Aqueça o forno em temperatura média/alta. Descasque a cebola, corte ao meio (no sentido horizontal) e faça fatias finas. Descasque e pique o alho. Aqueça 1cs de azeite em uma panela pequena e refogue a cebola durante alguns minutos. Quando estiver bem dourada, junte o alho e refogue mais dois minutos. Desligue o fogo e reserve. No liquidificador, junte as castanhas escorridas (jogue fora a água na qual elas ficaram de molho), 1 1/2 x de água, o amido de milho, a noz moscada e uma pitada generosa de sal. Bata durante um minuto, ou até que as castanhas se desfaçam completamente (esfregue um pouco do líquido entre os dedos, se não sentir mais nenhum grãozinho está pronto). A mistura ficará bem líquida, mas ela vai se transformar em um creme espesso no forno. Reserve esse líquido (deixe dentro do liquidificador). Descasque e corte as batatas em fatias finíssimas, quase transparentes. Eu uso a faca, mas se preferir pode usar um aparelho manual pra fatiar (alguns ralos tem uma parte específica pra fatiar). Como já disse, o ideal é usar uma travessa pequena, de 26cmx15cm. As instruções que vou dar agora são pra uma travessa com essas dimenções. Espalhe um pouco de creme no fundo da travessa e por cima disponha 1/3 da batata, arrumando cada fatia ligeiramente sobre a outra (coloque uma primeira fatia, ponha a segunda em cima da metade da fatia anterior e assim por diante). Tempere generosamente com sal e pimenta do reino e espalhe metade da mistura de cebola e alho refogados. Regue tudo com 1/3 do creme. Repita o processo mais duas vezes. No final você terá três camadas de batata, duas de cebola e alho e tudo terá sido temperado com sal e pimenta e regado com creme. Cubra tudo com papel alumínio e asse até a batata ficar bem macia. Pra testar, espete o gratin com um garfo: ele tem que atraverssar as batatas sem nenhuma resistência. Quando a batata estiver cozida, retire o papel alumínio e deixe gratinar descoberto por mais 5 minutos.
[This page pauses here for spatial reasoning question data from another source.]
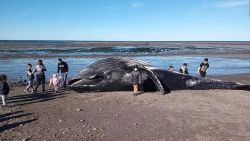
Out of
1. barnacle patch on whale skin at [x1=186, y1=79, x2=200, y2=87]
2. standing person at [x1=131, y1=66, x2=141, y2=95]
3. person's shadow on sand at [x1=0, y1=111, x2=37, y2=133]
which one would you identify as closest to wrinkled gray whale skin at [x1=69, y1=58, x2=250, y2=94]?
barnacle patch on whale skin at [x1=186, y1=79, x2=200, y2=87]

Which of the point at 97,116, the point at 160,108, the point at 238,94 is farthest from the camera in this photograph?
the point at 238,94

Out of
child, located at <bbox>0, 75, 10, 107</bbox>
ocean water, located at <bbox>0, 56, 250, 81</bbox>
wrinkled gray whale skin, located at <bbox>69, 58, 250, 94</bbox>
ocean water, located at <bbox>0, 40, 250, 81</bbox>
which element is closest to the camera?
child, located at <bbox>0, 75, 10, 107</bbox>

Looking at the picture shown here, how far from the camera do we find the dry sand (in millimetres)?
10042

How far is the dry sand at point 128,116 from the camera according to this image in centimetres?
1004

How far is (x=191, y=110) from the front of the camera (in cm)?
1261

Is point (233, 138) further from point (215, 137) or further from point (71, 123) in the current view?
point (71, 123)

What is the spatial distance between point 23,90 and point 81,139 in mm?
8658

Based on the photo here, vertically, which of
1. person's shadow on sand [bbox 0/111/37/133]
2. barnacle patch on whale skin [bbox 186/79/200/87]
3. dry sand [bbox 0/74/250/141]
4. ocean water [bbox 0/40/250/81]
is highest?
barnacle patch on whale skin [bbox 186/79/200/87]

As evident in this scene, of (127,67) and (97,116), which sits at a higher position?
(127,67)

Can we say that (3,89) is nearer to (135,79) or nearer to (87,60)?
(135,79)

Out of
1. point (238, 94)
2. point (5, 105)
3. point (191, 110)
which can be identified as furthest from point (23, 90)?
point (238, 94)

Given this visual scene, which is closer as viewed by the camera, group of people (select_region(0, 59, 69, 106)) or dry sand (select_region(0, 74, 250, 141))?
dry sand (select_region(0, 74, 250, 141))

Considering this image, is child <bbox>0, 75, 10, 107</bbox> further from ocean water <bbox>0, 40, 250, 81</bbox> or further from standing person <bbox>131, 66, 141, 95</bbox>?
ocean water <bbox>0, 40, 250, 81</bbox>

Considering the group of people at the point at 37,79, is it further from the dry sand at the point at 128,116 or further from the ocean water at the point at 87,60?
the ocean water at the point at 87,60
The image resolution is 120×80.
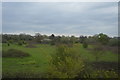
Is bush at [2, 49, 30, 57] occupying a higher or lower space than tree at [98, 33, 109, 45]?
lower

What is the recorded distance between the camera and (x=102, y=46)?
968 inches

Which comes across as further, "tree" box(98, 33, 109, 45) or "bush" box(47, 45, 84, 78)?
"tree" box(98, 33, 109, 45)

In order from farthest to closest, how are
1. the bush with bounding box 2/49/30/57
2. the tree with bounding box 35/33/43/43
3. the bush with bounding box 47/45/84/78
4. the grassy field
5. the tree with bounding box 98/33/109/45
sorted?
the tree with bounding box 35/33/43/43, the bush with bounding box 2/49/30/57, the tree with bounding box 98/33/109/45, the grassy field, the bush with bounding box 47/45/84/78

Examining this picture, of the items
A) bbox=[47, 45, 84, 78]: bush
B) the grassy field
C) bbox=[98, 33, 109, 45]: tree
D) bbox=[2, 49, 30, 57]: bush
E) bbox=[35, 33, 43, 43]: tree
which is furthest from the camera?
bbox=[35, 33, 43, 43]: tree

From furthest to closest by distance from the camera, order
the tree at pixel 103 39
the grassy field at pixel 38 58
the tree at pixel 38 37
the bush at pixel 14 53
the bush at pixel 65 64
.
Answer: the tree at pixel 38 37 < the bush at pixel 14 53 < the tree at pixel 103 39 < the grassy field at pixel 38 58 < the bush at pixel 65 64

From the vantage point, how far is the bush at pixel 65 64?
1290 cm

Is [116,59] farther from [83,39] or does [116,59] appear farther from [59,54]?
[59,54]

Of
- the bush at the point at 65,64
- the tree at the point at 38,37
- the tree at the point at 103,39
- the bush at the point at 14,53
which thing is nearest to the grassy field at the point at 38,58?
the tree at the point at 38,37

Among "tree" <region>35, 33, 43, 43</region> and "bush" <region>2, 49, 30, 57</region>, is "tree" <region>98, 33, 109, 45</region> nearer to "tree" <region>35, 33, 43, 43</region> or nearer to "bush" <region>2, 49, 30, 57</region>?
"tree" <region>35, 33, 43, 43</region>

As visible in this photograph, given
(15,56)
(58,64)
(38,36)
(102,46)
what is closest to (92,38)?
(102,46)

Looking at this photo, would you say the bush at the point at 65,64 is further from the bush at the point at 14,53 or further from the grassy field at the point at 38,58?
the bush at the point at 14,53

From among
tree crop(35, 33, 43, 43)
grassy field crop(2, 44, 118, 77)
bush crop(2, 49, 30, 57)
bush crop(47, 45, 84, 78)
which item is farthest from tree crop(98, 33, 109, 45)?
bush crop(47, 45, 84, 78)

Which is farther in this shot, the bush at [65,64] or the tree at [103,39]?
the tree at [103,39]

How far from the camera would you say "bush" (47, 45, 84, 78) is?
508 inches
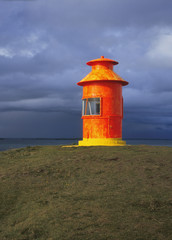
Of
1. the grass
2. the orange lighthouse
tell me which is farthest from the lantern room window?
the grass

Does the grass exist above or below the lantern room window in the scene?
below

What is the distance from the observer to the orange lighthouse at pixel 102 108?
60.0 ft

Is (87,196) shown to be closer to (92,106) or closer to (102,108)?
(102,108)

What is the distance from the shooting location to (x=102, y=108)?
60.1ft

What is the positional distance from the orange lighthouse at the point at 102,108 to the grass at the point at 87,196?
3.03 metres

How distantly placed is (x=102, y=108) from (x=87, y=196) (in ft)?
30.5

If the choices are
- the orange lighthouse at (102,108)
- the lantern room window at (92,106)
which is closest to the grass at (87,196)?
the orange lighthouse at (102,108)

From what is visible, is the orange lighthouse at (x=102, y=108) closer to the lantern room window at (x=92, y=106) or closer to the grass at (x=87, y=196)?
the lantern room window at (x=92, y=106)

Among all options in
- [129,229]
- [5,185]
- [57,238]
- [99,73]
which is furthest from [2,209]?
[99,73]

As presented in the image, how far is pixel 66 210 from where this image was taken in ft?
28.6

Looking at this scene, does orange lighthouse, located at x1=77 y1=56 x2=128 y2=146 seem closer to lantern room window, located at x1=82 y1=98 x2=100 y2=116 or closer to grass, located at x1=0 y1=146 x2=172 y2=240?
lantern room window, located at x1=82 y1=98 x2=100 y2=116

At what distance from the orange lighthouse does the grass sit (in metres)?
3.03

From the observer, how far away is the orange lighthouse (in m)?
18.3

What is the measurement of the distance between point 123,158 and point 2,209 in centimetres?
615
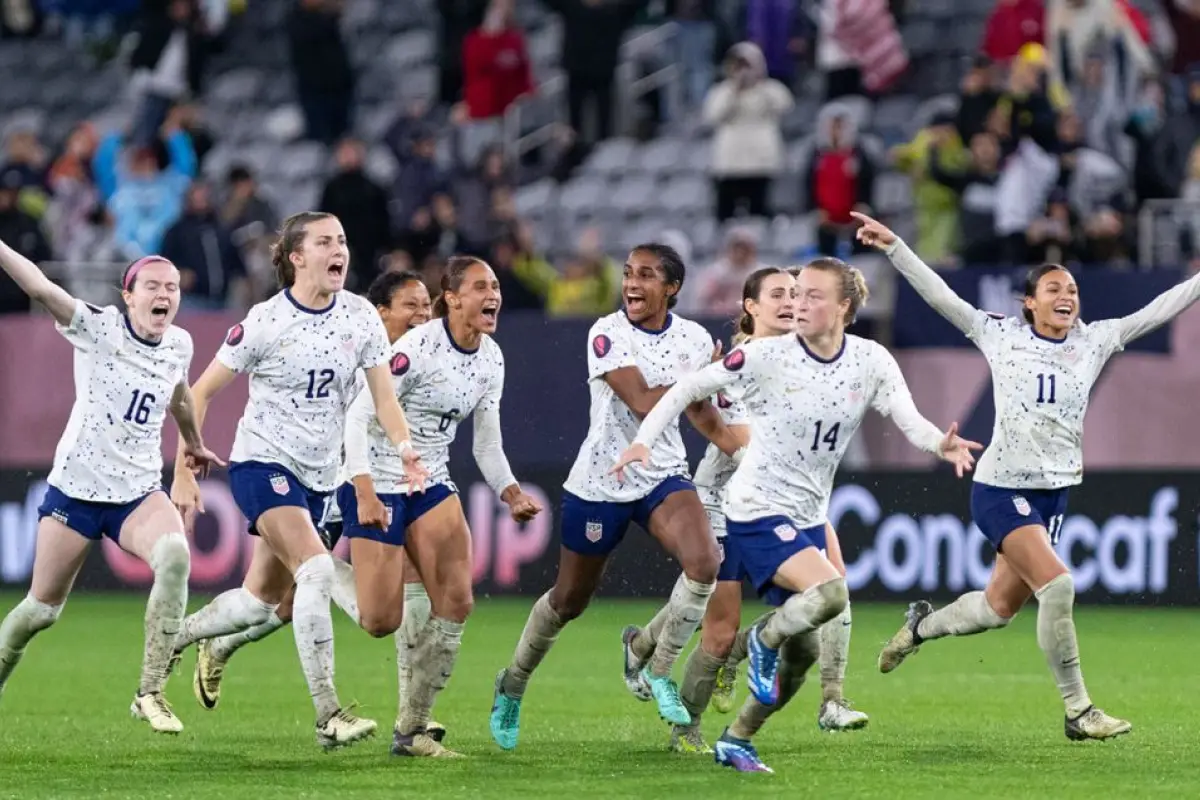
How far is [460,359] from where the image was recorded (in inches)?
426

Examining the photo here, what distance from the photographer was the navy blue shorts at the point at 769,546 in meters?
9.73

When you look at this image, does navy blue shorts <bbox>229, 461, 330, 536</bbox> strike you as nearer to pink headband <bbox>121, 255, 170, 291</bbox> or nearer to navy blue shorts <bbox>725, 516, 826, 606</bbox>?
pink headband <bbox>121, 255, 170, 291</bbox>

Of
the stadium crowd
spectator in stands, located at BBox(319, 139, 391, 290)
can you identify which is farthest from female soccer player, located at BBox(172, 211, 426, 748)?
spectator in stands, located at BBox(319, 139, 391, 290)

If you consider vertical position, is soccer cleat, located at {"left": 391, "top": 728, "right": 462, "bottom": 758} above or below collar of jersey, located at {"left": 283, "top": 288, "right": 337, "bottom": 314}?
below

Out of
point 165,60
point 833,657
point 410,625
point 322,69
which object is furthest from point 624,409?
point 165,60

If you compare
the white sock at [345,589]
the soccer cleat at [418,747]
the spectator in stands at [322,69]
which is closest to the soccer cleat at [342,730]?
the soccer cleat at [418,747]

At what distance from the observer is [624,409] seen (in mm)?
10953

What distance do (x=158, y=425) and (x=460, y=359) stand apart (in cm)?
142

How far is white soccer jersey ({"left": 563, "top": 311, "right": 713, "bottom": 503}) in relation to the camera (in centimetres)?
1082

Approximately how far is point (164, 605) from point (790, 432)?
9.82 feet

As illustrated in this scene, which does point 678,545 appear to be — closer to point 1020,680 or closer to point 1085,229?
point 1020,680

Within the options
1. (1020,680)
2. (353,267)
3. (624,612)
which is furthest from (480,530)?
(1020,680)

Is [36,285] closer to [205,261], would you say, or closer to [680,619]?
[680,619]

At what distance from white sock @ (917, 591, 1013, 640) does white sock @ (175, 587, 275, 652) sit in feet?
10.8
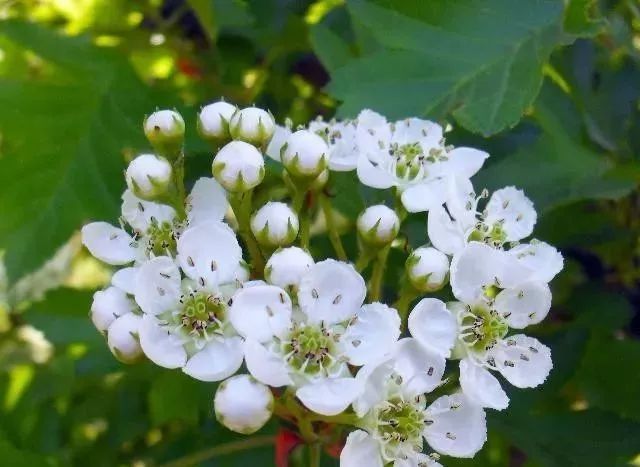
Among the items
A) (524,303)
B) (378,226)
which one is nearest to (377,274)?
(378,226)

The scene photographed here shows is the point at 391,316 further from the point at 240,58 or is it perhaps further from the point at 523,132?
the point at 240,58

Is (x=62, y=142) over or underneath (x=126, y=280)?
underneath

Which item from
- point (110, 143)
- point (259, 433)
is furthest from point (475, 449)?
point (110, 143)

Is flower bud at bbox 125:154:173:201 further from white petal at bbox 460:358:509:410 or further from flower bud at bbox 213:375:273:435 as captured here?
white petal at bbox 460:358:509:410

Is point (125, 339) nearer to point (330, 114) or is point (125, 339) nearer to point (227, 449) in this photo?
point (227, 449)

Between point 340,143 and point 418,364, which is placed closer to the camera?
point 418,364

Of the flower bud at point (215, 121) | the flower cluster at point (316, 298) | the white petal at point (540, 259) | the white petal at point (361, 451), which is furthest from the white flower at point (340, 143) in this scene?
the white petal at point (361, 451)

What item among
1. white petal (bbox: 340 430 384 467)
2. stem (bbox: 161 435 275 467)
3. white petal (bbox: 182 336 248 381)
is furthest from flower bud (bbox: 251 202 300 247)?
stem (bbox: 161 435 275 467)

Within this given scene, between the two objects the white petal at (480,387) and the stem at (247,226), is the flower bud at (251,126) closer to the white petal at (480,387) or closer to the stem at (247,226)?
the stem at (247,226)
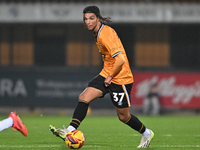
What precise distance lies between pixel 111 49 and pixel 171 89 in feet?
39.0

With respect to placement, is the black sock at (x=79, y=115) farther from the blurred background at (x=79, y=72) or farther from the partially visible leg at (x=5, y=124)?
the blurred background at (x=79, y=72)

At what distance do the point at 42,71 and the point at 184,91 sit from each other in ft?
19.1

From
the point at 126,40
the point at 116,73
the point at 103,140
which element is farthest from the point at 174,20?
the point at 116,73

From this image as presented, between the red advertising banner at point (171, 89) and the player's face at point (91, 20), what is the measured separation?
1140cm

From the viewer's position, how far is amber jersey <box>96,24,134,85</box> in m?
7.04

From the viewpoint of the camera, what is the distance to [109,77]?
7098 mm

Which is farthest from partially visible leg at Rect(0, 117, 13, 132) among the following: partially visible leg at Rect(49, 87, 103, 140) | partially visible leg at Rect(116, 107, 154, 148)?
partially visible leg at Rect(116, 107, 154, 148)

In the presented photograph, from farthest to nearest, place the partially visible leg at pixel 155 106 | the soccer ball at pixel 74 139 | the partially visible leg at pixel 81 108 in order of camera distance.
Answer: the partially visible leg at pixel 155 106, the partially visible leg at pixel 81 108, the soccer ball at pixel 74 139

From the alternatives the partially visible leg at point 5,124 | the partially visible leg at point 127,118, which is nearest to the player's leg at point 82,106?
the partially visible leg at point 127,118

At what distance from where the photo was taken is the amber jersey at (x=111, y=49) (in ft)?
23.1

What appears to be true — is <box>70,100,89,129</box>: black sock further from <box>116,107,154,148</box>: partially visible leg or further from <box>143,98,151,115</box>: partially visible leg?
<box>143,98,151,115</box>: partially visible leg

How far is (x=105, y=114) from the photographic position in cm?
1886

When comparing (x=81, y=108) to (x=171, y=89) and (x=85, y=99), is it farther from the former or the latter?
(x=171, y=89)

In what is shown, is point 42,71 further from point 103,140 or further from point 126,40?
point 103,140
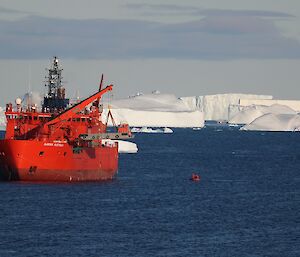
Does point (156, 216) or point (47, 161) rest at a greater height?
point (47, 161)

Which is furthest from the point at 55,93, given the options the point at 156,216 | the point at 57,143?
the point at 156,216

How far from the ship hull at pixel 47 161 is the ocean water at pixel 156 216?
1.39m

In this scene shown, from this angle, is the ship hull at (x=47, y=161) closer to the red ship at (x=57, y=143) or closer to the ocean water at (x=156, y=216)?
the red ship at (x=57, y=143)

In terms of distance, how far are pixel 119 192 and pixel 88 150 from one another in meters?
6.83

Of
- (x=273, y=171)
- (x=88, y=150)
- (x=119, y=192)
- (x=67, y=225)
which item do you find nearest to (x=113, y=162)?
(x=88, y=150)

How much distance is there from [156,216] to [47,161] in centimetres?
1858

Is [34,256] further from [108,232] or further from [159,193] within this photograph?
[159,193]

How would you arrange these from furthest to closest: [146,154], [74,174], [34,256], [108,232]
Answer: [146,154] → [74,174] → [108,232] → [34,256]

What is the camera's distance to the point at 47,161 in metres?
82.1

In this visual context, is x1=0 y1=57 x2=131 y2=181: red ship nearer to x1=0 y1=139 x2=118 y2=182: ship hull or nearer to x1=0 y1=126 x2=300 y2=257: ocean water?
x1=0 y1=139 x2=118 y2=182: ship hull

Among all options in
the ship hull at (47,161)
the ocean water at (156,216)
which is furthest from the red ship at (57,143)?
the ocean water at (156,216)

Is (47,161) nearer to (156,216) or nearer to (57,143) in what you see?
(57,143)

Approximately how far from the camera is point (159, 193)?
263 feet

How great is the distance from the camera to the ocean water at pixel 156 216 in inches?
2111
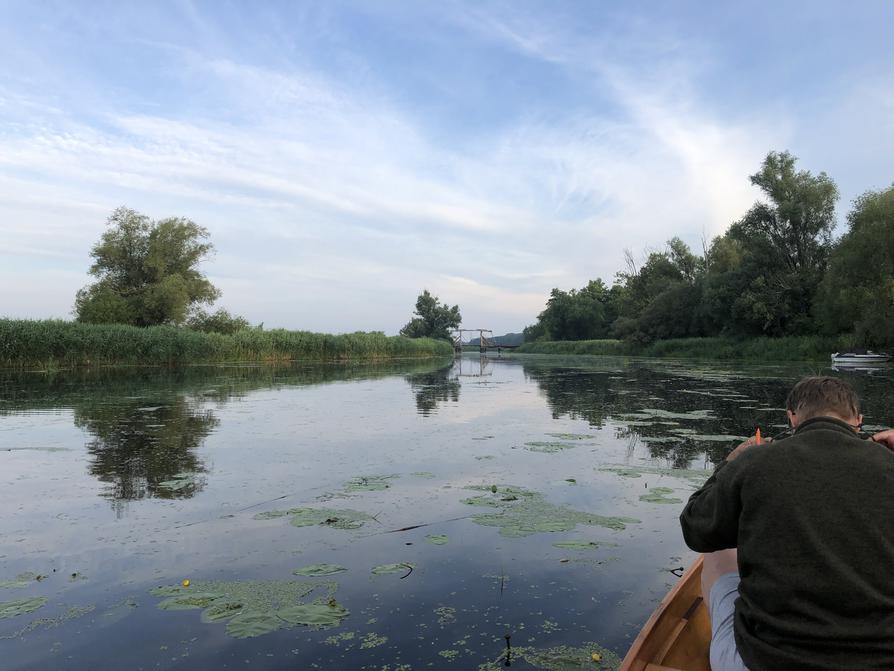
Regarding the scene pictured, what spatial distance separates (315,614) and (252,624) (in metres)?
0.32

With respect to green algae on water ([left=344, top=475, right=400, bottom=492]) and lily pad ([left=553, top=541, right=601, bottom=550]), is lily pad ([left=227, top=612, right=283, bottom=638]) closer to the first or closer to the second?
lily pad ([left=553, top=541, right=601, bottom=550])

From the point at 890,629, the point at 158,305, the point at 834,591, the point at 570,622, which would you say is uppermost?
the point at 158,305

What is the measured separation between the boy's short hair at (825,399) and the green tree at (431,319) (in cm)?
7350

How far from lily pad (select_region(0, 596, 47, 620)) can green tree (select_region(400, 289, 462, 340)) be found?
7217 cm

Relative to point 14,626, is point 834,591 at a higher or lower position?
higher

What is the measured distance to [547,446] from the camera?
8.09m

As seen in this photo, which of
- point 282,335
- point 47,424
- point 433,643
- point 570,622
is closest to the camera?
point 433,643

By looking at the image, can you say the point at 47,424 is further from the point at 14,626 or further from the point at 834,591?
the point at 834,591

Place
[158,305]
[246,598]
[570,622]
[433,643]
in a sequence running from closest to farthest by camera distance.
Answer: [433,643]
[570,622]
[246,598]
[158,305]

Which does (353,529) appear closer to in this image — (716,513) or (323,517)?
(323,517)

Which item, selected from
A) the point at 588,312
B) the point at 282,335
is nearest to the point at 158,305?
the point at 282,335

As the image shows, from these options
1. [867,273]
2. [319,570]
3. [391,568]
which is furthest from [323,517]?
[867,273]

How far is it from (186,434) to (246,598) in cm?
608

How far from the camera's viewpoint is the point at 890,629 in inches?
63.6
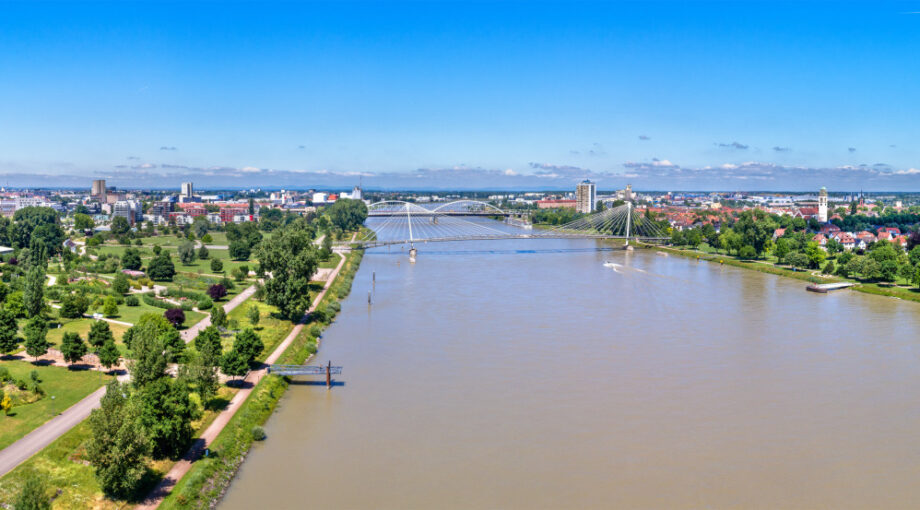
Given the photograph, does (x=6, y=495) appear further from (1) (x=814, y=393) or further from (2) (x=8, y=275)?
(2) (x=8, y=275)

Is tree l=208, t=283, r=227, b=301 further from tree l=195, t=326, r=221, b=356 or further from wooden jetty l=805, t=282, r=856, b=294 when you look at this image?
wooden jetty l=805, t=282, r=856, b=294

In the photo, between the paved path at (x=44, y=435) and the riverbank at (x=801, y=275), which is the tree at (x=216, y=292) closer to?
the paved path at (x=44, y=435)

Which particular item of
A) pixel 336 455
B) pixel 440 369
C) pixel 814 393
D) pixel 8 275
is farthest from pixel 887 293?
pixel 8 275

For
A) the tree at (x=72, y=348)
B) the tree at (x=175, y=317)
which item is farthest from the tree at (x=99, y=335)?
the tree at (x=175, y=317)

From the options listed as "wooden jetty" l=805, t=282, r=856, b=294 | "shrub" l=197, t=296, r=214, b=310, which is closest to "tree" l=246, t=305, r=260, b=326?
"shrub" l=197, t=296, r=214, b=310

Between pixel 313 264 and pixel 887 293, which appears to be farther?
pixel 887 293
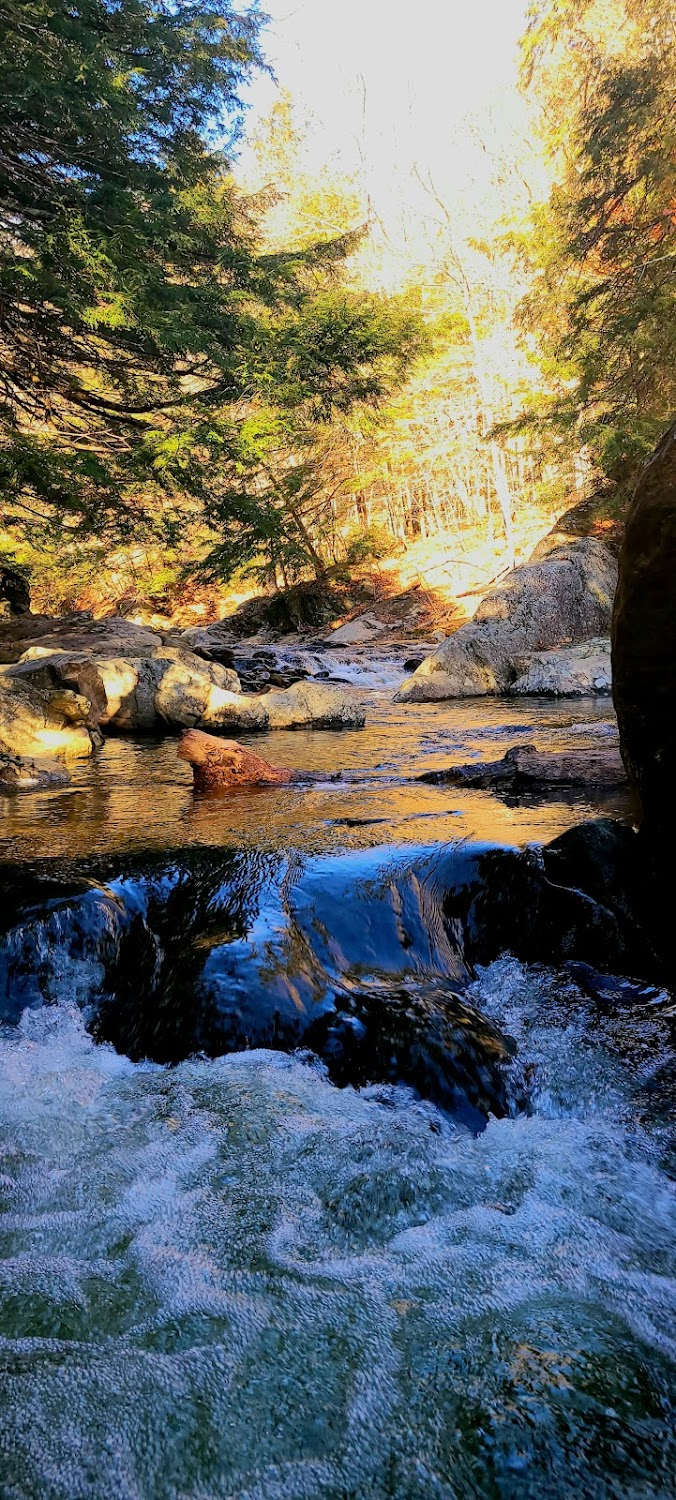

Enquanto o gratin está no forno, prepare a mistura pra polvilhar. Em uma frigideira pequena, toste (a seco) as castanhas do Pará, até que elas fiquem ligeiramente douradas de todos os lados. Transfira pra uma táboa de cortar legumes e deixe esfriar. Na mesma frigideira, aqueça 1cs de azeite e doure a farinha de rosca, mexendo sempre com uma colher de pau pra não queimar. Alguns minutinhos são suficientes pra deixar a farinha de rosca crocante. Desligue o fogo e deixe esfriar na frigideira. Com uma faca bem amolada, pique as castanhas do Pará o mais fino possível. Uso uma faca grande e pesada e em menos de um minuto trasformo as castanhas em farofa. Imagino que um pilão faria  esse trabalho em menos tempo. Junte a farinha de rosca com as castanhas picadas, acrescente o sal e misture bem. Quando o gratin estiver pronto, polvilhe com essa mistura antes de servir. Sirva acompanhado de uma salada verde. Serve duas pessoas (com fome) como prato único, ou quatro pessoas como acompanhamento.